Es como que hubiese algo que no quiero reconocer. Como que tuviese que reconocer que no te amo, o que no quiero pasar el resto de mi vida contigo y tuviera que gritarlo a los cuatro vientos en el Templo del Gato. Donde siempre nos hemos gritado lo contrario: que nos amamos.
Y lo único que me apetece gritar en ese Templo es lo que hemos gritado siempre. Y no quiero gritarlo solo. Y no quiero dejar de gritarlo nunca.
Quiero gritarlo incluso cuando mi voz no pueda. Si mi voz no puede perturbar el viento con confesiones de amor que lo hagan nuestros corazones latiendo el agua.
No quiero que te vayas nunca de mi vida. Soy un puto miedica y tengo miedo a perderte. Si veo una hoja posándose en tu cabeza, creo que podría matarte. Si veo tu espalda vuelta, aunque nunca me des la espalda, siento que podrías andar lejos de mi, sin mirar atrás, sin mirarme, nunca más, y nunca volvería a ver tu cara.
Siento que si los dos nadamos por rutas distintas nos perdamos entre las olas, aunque el día que nos enanoramos naufragásemos del mismo barco, desde la misma atalaya, al final del mismo segundo.

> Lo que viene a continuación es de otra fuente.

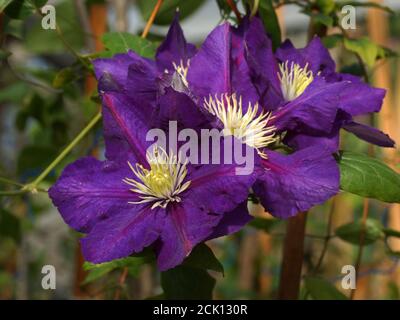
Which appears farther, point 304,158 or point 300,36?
point 300,36

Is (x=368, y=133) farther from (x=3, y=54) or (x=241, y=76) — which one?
(x=3, y=54)

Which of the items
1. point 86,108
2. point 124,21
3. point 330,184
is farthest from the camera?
point 124,21

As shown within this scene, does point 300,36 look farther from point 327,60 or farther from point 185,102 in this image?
point 185,102

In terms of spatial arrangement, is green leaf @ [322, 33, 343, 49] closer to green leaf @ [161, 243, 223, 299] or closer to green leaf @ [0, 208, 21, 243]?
green leaf @ [161, 243, 223, 299]

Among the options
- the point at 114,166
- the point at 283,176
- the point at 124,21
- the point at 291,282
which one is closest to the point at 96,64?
the point at 114,166

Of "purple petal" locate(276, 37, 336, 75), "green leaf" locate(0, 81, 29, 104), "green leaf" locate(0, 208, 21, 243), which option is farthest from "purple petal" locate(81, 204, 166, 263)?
"green leaf" locate(0, 81, 29, 104)

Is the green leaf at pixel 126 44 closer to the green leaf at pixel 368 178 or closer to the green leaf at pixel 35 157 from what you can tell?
the green leaf at pixel 368 178

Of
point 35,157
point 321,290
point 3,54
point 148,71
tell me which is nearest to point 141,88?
point 148,71
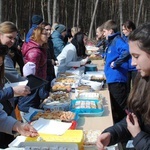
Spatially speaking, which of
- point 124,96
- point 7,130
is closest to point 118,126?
point 7,130

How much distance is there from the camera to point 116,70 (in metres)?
4.32

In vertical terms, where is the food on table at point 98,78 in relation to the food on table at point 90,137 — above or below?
below

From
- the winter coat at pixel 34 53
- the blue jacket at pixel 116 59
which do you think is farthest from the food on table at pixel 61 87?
the blue jacket at pixel 116 59

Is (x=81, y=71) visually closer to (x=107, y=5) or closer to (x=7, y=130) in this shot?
(x=7, y=130)

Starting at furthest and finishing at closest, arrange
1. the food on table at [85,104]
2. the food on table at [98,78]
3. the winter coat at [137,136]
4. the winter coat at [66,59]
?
the winter coat at [66,59] < the food on table at [98,78] < the food on table at [85,104] < the winter coat at [137,136]

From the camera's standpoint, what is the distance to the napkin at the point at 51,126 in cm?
216

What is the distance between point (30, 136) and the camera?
6.54 ft

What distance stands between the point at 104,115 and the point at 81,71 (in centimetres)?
228

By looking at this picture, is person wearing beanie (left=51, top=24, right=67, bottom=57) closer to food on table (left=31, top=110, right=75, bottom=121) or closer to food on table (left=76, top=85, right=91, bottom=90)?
food on table (left=76, top=85, right=91, bottom=90)

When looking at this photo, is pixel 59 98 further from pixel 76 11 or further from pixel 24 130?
pixel 76 11

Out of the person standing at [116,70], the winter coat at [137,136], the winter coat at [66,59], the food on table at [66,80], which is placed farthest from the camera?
the winter coat at [66,59]

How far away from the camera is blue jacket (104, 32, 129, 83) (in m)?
4.19

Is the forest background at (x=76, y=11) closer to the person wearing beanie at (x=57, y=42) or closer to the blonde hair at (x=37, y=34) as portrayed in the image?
the person wearing beanie at (x=57, y=42)

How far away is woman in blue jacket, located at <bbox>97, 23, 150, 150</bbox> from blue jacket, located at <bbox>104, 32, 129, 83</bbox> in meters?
2.57
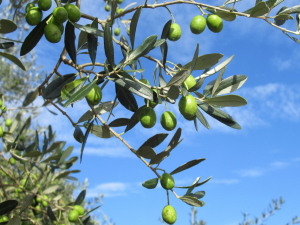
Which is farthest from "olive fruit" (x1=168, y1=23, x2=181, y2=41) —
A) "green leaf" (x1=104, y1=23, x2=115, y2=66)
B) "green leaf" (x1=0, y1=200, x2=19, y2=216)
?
"green leaf" (x1=0, y1=200, x2=19, y2=216)

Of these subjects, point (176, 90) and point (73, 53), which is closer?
point (176, 90)

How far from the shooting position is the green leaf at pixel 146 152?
206 centimetres

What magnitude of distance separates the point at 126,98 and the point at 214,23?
27.4 inches

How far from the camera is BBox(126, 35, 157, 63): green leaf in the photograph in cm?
176

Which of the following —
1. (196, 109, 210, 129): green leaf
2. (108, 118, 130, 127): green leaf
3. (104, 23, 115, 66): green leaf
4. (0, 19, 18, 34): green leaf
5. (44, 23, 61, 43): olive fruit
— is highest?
(0, 19, 18, 34): green leaf

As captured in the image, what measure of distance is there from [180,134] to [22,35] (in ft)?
34.4

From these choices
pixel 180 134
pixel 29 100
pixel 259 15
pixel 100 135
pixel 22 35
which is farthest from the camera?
pixel 22 35

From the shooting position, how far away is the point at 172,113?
2.01 m

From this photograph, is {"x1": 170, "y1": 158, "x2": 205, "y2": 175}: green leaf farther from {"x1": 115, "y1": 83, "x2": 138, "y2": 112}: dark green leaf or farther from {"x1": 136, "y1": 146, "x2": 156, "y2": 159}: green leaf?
{"x1": 115, "y1": 83, "x2": 138, "y2": 112}: dark green leaf

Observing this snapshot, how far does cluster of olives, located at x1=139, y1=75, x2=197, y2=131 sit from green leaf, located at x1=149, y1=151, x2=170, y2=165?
0.43ft

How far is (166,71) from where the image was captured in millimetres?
2145

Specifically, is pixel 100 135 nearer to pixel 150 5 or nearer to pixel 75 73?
pixel 75 73

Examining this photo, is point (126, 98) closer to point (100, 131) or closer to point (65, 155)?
point (100, 131)

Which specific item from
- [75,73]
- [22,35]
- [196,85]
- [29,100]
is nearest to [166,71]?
[196,85]
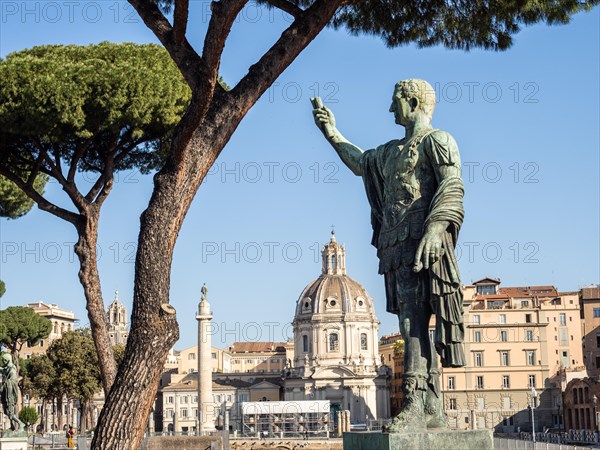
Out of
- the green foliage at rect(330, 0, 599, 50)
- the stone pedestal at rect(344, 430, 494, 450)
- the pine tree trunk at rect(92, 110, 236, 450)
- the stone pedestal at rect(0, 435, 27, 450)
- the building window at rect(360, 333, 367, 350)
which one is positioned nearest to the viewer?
the stone pedestal at rect(344, 430, 494, 450)

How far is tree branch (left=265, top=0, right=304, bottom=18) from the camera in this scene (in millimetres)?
8766

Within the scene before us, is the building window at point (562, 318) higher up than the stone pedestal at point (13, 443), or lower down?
higher up

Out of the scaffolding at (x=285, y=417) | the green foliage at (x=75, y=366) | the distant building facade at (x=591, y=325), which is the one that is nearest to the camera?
the green foliage at (x=75, y=366)

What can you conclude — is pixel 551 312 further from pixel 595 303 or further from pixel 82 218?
pixel 82 218

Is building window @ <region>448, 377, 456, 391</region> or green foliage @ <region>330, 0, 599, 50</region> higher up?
green foliage @ <region>330, 0, 599, 50</region>

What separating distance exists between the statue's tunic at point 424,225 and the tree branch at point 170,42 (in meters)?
3.54

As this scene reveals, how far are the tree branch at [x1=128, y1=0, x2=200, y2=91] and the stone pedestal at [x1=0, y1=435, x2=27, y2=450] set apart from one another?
10.9m

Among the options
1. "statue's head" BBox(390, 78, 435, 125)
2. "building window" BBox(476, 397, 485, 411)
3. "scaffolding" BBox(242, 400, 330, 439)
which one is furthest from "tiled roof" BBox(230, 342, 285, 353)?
"statue's head" BBox(390, 78, 435, 125)

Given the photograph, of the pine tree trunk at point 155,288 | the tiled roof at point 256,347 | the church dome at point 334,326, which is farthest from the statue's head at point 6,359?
the tiled roof at point 256,347

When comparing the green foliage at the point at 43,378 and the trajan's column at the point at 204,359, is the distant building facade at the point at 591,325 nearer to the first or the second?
the trajan's column at the point at 204,359

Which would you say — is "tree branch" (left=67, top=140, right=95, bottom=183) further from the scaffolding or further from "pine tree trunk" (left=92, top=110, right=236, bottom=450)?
the scaffolding

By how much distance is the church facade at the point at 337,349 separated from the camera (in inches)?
3378

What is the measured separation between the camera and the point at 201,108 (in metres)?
8.39

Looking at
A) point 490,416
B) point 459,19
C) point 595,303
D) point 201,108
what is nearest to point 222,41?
point 201,108
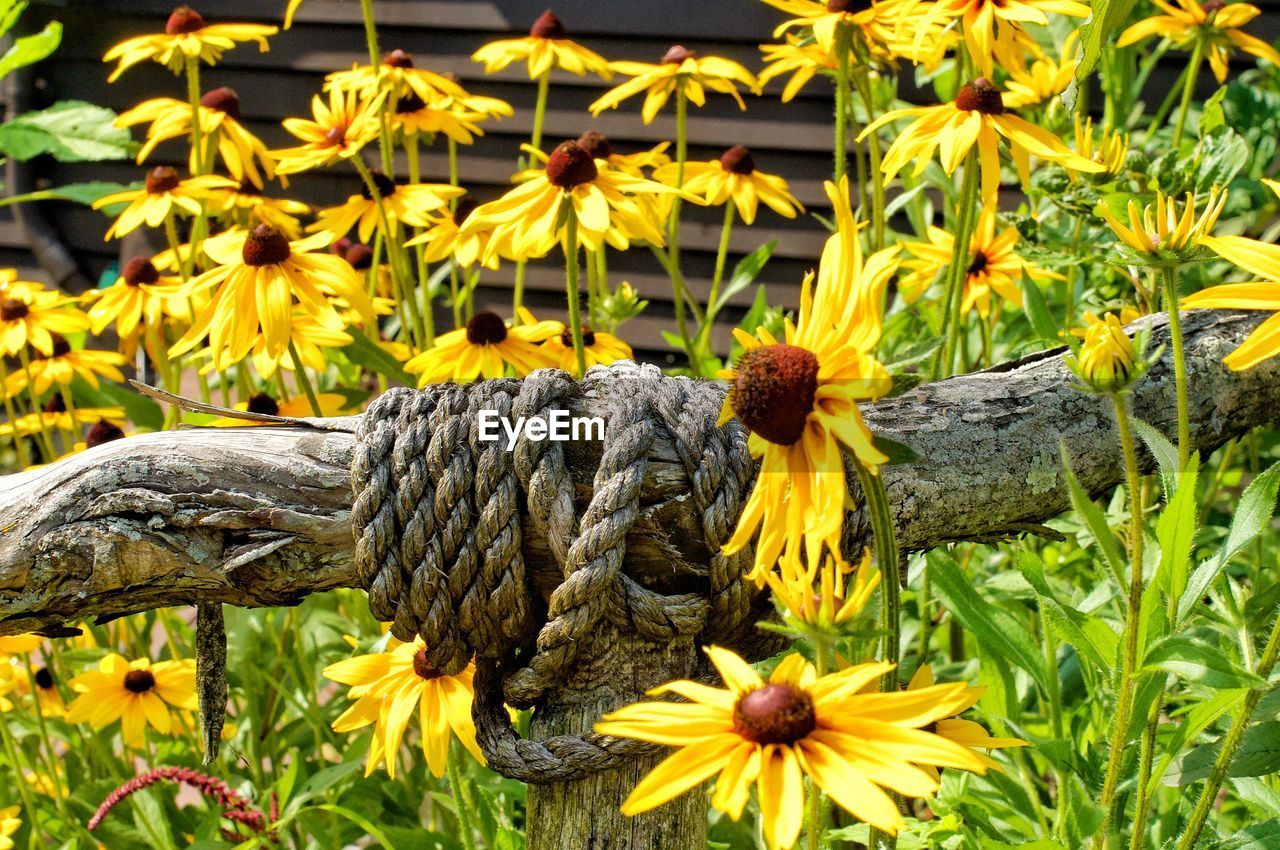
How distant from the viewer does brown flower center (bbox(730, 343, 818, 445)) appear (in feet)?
1.90

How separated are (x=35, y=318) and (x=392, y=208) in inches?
20.0

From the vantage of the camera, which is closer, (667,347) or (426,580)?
(426,580)

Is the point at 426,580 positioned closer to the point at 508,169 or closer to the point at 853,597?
the point at 853,597

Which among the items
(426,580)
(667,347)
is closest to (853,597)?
(426,580)

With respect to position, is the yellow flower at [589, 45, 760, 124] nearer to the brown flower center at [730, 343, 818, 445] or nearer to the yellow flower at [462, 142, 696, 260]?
the yellow flower at [462, 142, 696, 260]

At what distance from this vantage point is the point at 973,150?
3.70ft

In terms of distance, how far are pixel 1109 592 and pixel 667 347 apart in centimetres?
221

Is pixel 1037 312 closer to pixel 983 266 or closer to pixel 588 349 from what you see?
pixel 983 266

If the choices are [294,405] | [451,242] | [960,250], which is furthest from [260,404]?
[960,250]

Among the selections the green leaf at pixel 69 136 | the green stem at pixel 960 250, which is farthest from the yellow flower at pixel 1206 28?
the green leaf at pixel 69 136

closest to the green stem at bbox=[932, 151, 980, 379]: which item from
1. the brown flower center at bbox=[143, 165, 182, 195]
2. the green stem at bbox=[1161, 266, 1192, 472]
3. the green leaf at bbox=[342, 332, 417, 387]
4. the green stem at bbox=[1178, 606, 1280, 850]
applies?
the green stem at bbox=[1161, 266, 1192, 472]

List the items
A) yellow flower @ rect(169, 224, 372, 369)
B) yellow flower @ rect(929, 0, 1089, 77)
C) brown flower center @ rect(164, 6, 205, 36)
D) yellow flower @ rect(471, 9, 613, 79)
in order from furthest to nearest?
yellow flower @ rect(471, 9, 613, 79) < brown flower center @ rect(164, 6, 205, 36) < yellow flower @ rect(169, 224, 372, 369) < yellow flower @ rect(929, 0, 1089, 77)

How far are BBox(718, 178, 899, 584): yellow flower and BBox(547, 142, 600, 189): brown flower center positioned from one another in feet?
1.86

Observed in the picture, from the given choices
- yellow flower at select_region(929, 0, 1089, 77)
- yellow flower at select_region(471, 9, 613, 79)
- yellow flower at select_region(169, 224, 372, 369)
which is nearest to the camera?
yellow flower at select_region(929, 0, 1089, 77)
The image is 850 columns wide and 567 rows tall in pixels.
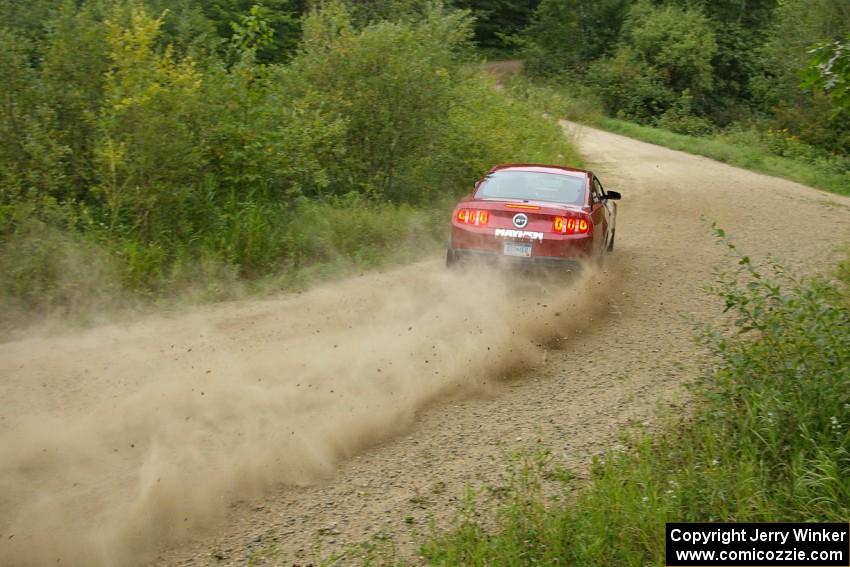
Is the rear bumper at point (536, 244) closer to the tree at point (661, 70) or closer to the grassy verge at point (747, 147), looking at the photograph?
the grassy verge at point (747, 147)

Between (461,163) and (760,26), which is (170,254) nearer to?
(461,163)

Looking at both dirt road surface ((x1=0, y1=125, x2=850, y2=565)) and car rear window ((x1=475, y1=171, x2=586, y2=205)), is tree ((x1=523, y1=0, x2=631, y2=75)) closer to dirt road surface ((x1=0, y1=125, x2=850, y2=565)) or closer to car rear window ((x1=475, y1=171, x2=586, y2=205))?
car rear window ((x1=475, y1=171, x2=586, y2=205))

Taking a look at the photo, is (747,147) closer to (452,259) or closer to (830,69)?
(452,259)

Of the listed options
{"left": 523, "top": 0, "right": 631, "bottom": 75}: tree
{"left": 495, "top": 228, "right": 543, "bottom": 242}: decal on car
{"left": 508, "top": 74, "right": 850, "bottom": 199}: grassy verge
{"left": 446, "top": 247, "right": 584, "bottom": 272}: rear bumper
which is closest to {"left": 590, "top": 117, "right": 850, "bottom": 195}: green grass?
{"left": 508, "top": 74, "right": 850, "bottom": 199}: grassy verge

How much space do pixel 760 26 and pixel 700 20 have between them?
665 cm

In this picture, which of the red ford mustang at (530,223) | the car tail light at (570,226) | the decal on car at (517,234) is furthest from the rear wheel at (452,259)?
the car tail light at (570,226)

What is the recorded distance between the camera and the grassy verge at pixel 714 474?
4.98m

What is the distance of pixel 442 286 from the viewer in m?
10.7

Siento -y esto es lo que más miedo me da- que el fuego nos queme hasta no reconocernos. Hasta que nuestro amor no pueda ser.
Siento que puedo perderte a cada instante. O peor, que puedes irte de mi cabeza porque algún día no te ame -idea que me destroza.
Siento miedo.
Siento mucho miedo.
Pero siento, y eso es la prueba irrefutable de que te amo, y este monólogo es el sello perfecto que demuestra que no quiero dejar de hacerlo.
Siento que me estoy diciendo esto a mi mismo. Y es cierto. Se lo digo a dos partes de mi estrechamente unidas: a mi y mi pensamiento enfermizo, y a ti, esa parte de mi tan sensible y que me da tanto miedo perder. Esa que, si no estuviera, mi mundo se sumiría en el caos. Esa parte que es reflejo de la otra y me sonríe desde el brillo de mis lágrimas y me dice: "No llores, somos felices juntos", y a la que siempre respondo: "Siempre".